Before the sun dragged west over the Bayonne Bridge, someone’s head was going to get removed from his shoulders with a crowbar.
That was what it looked like, in any event, as Mark Smith tried to stave off Jimmy Davis but couldn’t in the end in a bruising Broadway street war, becoming the second straight former Hudson County Democratic Organization (HCDO) chairman to go down in defeat over the course of the past year.
First it was Jersey City Mayor Jerry Healy, upended by Steve Fulop.
Then Smith, decked by Davis tonight.
Once nearly defeated in a run for office by a Bayonne housewife, Hudson County Executive Tom DeGise now stands at the edges of the the ruins of Bayonne as the lone survivor of the Smith-Healy-DeGise South Hudson triumvirate who isn’t either a lame duck or already out of office.
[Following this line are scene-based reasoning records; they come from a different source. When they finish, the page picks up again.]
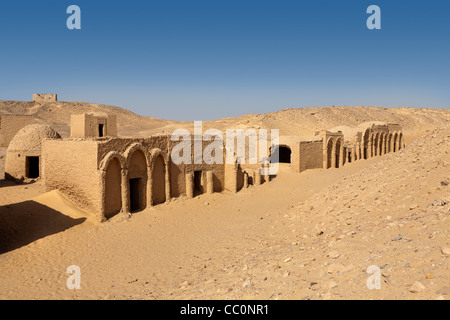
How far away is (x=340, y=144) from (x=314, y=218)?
18506 millimetres

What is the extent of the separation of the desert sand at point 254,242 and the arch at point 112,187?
0.66 m

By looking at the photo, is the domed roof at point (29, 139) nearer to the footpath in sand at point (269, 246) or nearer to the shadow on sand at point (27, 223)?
the footpath in sand at point (269, 246)

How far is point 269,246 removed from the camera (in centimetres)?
1059

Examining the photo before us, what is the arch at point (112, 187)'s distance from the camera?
14734 mm

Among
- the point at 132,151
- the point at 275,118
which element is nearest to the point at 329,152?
the point at 132,151

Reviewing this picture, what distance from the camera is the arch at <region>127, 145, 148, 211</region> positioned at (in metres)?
16.2

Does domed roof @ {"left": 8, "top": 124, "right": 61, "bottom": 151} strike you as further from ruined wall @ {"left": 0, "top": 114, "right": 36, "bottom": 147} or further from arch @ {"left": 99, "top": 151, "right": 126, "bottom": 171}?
ruined wall @ {"left": 0, "top": 114, "right": 36, "bottom": 147}

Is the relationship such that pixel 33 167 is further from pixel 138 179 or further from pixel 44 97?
pixel 44 97

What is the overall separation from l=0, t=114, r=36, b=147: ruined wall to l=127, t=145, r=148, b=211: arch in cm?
2079

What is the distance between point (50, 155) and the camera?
54.0 ft

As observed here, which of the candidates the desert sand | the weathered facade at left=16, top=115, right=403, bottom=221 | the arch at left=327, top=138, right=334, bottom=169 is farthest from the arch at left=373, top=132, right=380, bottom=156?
the desert sand

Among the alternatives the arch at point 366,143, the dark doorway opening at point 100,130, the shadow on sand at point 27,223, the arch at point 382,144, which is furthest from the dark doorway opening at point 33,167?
the arch at point 382,144
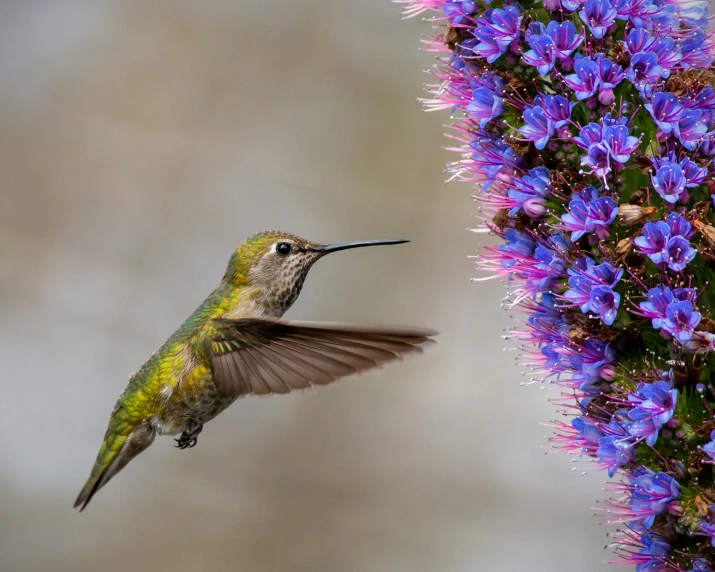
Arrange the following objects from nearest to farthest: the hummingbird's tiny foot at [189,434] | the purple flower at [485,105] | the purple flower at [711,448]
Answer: the purple flower at [711,448] < the purple flower at [485,105] < the hummingbird's tiny foot at [189,434]

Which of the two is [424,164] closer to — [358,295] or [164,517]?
[358,295]

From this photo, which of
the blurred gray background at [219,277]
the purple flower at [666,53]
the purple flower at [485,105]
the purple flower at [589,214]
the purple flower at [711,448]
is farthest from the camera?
the blurred gray background at [219,277]

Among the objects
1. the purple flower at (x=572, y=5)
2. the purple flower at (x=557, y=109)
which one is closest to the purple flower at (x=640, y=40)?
the purple flower at (x=572, y=5)

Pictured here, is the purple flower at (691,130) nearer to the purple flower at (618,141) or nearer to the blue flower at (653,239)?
the purple flower at (618,141)

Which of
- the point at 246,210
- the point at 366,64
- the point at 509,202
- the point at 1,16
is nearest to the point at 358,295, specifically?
the point at 246,210

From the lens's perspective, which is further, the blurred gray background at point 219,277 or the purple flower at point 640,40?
the blurred gray background at point 219,277

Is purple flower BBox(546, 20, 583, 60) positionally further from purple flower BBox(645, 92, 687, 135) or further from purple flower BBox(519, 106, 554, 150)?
purple flower BBox(645, 92, 687, 135)
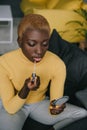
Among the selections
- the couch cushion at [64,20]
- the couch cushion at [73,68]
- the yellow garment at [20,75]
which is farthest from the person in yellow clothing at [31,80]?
the couch cushion at [64,20]

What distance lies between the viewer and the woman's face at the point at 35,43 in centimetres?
161

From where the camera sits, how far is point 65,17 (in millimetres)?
3295

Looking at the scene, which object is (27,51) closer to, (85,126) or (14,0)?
(85,126)

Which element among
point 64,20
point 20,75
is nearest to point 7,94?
point 20,75

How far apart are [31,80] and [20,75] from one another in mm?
154

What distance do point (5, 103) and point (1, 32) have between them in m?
2.42

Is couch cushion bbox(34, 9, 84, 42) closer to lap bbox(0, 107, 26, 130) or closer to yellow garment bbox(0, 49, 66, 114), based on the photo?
yellow garment bbox(0, 49, 66, 114)

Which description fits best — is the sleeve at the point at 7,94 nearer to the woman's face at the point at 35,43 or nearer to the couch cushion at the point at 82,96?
the woman's face at the point at 35,43

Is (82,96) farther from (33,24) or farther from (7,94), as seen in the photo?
(33,24)

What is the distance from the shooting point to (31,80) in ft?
5.33

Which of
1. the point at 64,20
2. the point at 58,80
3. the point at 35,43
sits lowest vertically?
the point at 64,20

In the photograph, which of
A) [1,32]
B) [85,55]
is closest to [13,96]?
[85,55]

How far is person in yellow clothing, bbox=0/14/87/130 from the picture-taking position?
1.63 metres

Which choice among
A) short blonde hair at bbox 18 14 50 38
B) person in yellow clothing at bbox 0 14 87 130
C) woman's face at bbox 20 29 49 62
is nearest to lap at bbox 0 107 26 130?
person in yellow clothing at bbox 0 14 87 130
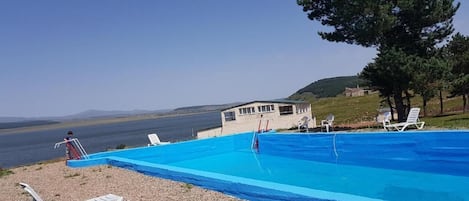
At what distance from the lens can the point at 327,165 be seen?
12.1 meters

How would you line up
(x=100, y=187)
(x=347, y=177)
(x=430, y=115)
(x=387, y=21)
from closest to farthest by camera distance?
(x=100, y=187) < (x=347, y=177) < (x=387, y=21) < (x=430, y=115)

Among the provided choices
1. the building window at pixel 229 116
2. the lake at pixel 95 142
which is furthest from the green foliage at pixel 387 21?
the lake at pixel 95 142

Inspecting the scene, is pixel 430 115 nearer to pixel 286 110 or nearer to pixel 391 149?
pixel 286 110

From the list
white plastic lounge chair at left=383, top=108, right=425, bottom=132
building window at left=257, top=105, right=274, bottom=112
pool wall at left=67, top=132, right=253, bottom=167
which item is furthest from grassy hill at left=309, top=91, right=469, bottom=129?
pool wall at left=67, top=132, right=253, bottom=167

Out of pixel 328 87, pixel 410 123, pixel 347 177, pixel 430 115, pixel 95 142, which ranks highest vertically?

Alert to the change narrative ripping through his home county, DeGise, ahead of his 2015 re-election bid, last month cemented himself to the sides of those powerful twin political pillars: North Hudson mayors Nick Sacco of North Bergen and Brian P. Stack of Union City.
One source speculated that Sacco and Stack left a harmless Healy – and now Smith – deprived-DeGise standing rather than risk empowering Fulop.
The Jersey City upstart mayor who last year defeated Healy has a game ally in Hudson County Freeholder Bill O’Dea, who is ready to tackle DeGise with the same vigor that Davis just applied to Smith.
O’Dea is in full-bore turf pawing mode, ravenous for the signal from Fulop to pounce into a countywide war. But he may be the only one.
For while Smith offended powerful players like U.S. Sen. Bob Menendez (D-NJ) and deepened ill will among others only too happy to watch him struggle with his back against the wall in today’s runoff election and ultimately lose, DeGise has opted for a “boring” image, by his own admission.
The friendly DeGise goes out of his way to cultivate goodwill, not start fistfights.
It’s difficult to imagine him involved in an episode like that Bayonne runoff election at this stage of his career.
“I’ll go back to teaching,” he shrugged with a smile in 2007 when PolitickerNJ suggested he could lose a close election in that infamous civil war.
That attitude means he won’t have to, at least by the looks of it right now, where Stack and Sacco would prefer peace to getting their hair mussed for the sake of someone else’s empowerment, namely Fulop’s.
It also has to do with O’Dea himself, another source said.
The power brokers simply don’t want the headache of a good government tempest blowing into office.
“Billy will be showing up demanding to know ‘what’s going on here?’ It’s like fingernails on a chalkboard,” the source said. “With Tom, it’s more like, ‘Hey, Tom, I just got the latest re-issue of that Crosby, Stills and Nash CD. ‘Super.’
“[Former Hudson County Democratic Chairman] Bob Janiszewski survived because he was a tough guy,” the source added. “Tom survived because – in relation to a rage against the machine alternative like O’Dea – he’s soft.”